BEGIN INPUT
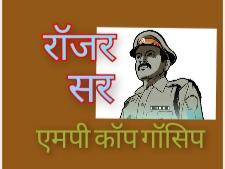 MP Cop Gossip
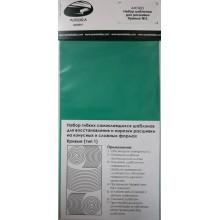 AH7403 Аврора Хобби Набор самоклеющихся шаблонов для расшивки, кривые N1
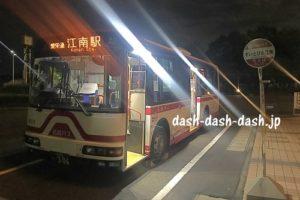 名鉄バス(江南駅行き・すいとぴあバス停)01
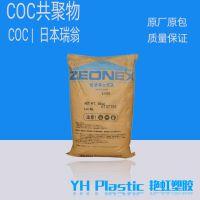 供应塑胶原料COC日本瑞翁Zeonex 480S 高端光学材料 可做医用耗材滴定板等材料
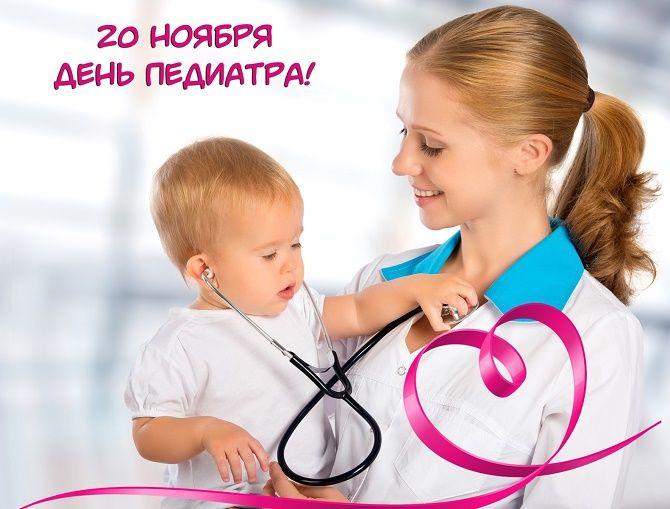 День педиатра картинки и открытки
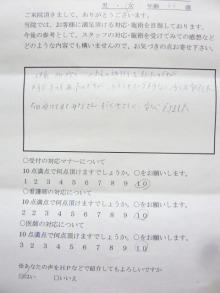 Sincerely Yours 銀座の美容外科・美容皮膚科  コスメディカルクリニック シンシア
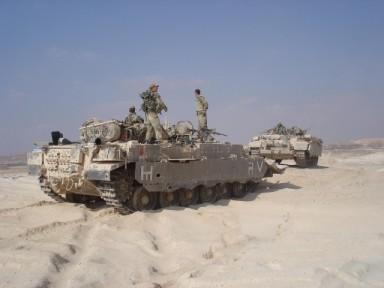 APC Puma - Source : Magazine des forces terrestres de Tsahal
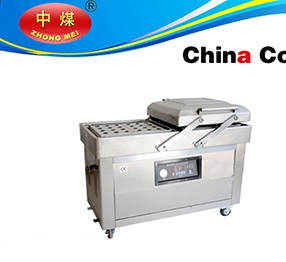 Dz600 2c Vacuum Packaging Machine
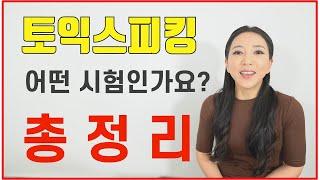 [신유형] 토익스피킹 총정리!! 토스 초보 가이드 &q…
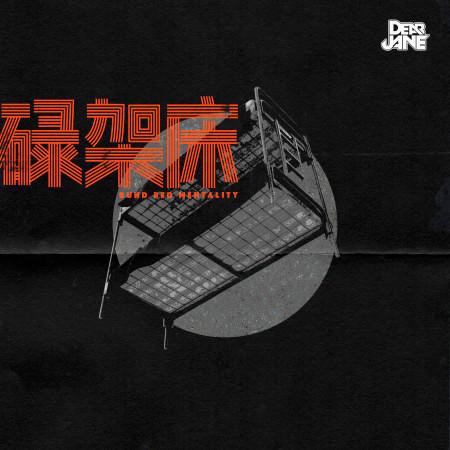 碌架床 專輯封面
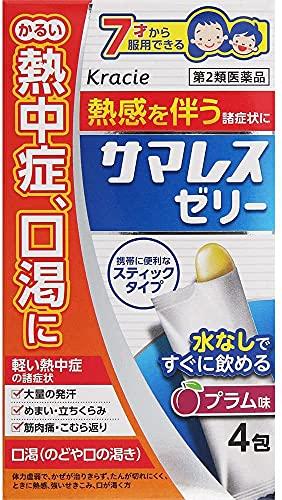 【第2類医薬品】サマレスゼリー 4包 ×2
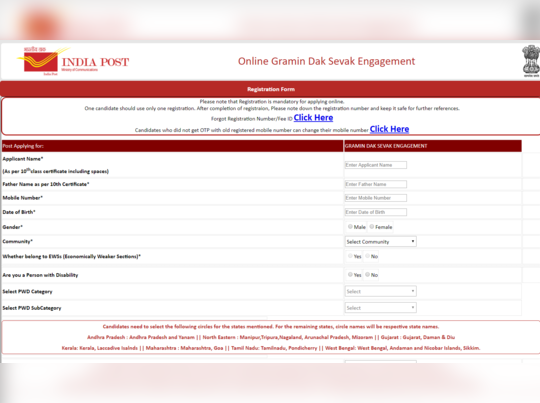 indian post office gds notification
END INPUT
(YOUR ASSIGNMENT) I'd like every record printed exactly, with the pictures left out.

(EXERCISE SOLUTION)
 MP Cop Gossip
 AH7403 Аврора Хобби Набор самоклеющихся шаблонов для расшивки, кривые N1
 名鉄バス(江南駅行き・すいとぴあバス停)01
 供应塑胶原料COC日本瑞翁Zeonex 480S 高端光学材料 可做医用耗材滴定板等材料
 День педиатра картинки и открытки
 Sincerely Yours 銀座の美容外科・美容皮膚科  コスメディカルクリニック シンシア
 APC Puma - Source : Magazine des forces terrestres de Tsahal
 Dz600 2c Vacuum Packaging Machine
 [신유형] 토익스피킹 총정리!! 토스 초보 가이드 &q…
 碌架床 專輯封面
 【第2類医薬品】サマレスゼリー 4包 ×2
 indian post office gds notification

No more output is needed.